I’ve had 6 total psychiatrists in my life, and I’d like to describe them. As such, this is going to be a 3-parter, posted today and the next 2 Sundays. (I can bundle Psychiatrist #s 3-6 in one post.)
When I was a senior in high school, an authority figure “recommended” that my parents seek psychiatric help for me because of behavioral problems (I skipped classes, smoked pot in and out of school, drank, fought with my parents, stayed out past curfew — teenage shenanigans). I can’t remember the exact circumstances of how this “suggestion” came about, but I do know that it definitely wasn’t my parents’ idea because of the stigma attached to psychiatric help in the Filipino community.
I don’t know where my mom found this psychiatrist, but I thought he was a total jerk. This was in 1987, and back then, psychiatrists didn’t just prescribe medication. They provided talk therapy, as well. During our first session, he did most of the talking; I remember feeling sullen. A few minutes later, I got off the couch and walked out of the office before the session ended. I don’t remember what he said that made me do that, but I remember feeling angry. Angry that I had to be there. Angry at my parents. Angry at him.
My mom was in the waiting room, and he asked the both of us to enter his office, where he suggested that instead of individual sessions, we attend a group family therapy that he led at 8:00 AM on Saturdays. Unfortunately, my mom agreed! 8:00 AM on a Saturday? No way! I was in high school, remember; I never got up before 10:00 on the weekends. But I had no choice.
The first time we went, both my parents came. Psychiatrist #1 started asking my dad provocative, introspective questions, which I can’t post (even if I remembered them) for fear of violating some kind of confidentiality law. My dad didn’t answer them, grew angry, and left the room. He never went back.
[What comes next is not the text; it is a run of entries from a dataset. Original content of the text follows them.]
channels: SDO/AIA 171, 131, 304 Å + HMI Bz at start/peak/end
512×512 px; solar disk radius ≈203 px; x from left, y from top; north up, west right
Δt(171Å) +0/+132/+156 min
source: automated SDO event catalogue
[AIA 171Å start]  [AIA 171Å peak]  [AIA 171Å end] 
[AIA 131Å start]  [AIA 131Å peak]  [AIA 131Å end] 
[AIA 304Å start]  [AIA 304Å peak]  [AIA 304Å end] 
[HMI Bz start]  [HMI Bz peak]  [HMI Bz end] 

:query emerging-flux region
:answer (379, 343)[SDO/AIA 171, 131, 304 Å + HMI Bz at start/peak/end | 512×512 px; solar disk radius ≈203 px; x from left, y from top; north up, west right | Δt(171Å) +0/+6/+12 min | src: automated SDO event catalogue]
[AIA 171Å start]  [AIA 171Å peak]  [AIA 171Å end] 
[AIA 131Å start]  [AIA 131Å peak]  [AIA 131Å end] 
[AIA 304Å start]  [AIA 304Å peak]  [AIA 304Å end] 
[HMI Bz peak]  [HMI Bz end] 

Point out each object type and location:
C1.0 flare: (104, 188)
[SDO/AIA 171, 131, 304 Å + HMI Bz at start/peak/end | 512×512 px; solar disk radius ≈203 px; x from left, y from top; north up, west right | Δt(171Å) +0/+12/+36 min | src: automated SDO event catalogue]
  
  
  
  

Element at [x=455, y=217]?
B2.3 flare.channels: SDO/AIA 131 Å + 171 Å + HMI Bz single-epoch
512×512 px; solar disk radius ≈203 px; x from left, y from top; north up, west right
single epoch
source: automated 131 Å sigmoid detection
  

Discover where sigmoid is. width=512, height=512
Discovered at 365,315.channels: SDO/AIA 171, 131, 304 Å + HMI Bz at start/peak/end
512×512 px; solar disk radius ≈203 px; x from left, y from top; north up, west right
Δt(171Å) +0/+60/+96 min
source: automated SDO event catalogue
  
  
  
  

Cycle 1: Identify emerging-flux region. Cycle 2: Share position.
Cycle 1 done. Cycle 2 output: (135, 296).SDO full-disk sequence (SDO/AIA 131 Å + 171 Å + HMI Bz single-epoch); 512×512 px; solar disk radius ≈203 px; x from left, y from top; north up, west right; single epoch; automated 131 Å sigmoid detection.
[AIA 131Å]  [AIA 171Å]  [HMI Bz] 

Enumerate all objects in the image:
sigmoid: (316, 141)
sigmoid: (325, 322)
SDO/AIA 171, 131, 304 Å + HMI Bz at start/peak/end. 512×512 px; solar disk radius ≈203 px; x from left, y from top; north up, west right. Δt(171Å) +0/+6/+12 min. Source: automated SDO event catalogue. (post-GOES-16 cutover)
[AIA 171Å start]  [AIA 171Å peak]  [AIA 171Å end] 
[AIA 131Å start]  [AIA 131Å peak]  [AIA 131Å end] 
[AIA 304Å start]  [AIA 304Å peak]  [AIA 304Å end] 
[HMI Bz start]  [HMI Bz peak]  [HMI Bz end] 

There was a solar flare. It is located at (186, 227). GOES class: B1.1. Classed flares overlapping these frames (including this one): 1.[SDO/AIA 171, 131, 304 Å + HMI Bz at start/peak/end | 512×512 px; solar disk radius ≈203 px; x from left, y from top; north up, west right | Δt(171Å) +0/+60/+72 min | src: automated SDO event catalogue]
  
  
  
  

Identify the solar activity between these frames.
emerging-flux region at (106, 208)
My mom dragged me there for a few months, until I had fulfilled the “requirement,” and I think we continued going for a short time after. Psychiatrist #1 would go around the room and ask each family how their week went. I would just mutter some things. My mom confirmed and/or added to my answers.
Sounds harmless enough, but it was horrifying. I have a specific example, but again I hesitate to describe it because it was about another patient and his/her parents. Let’s just say this was when tough love was really popular. After my mom and I heard this family describe the incident, of which the doctor approved, we looked at each other and never went back.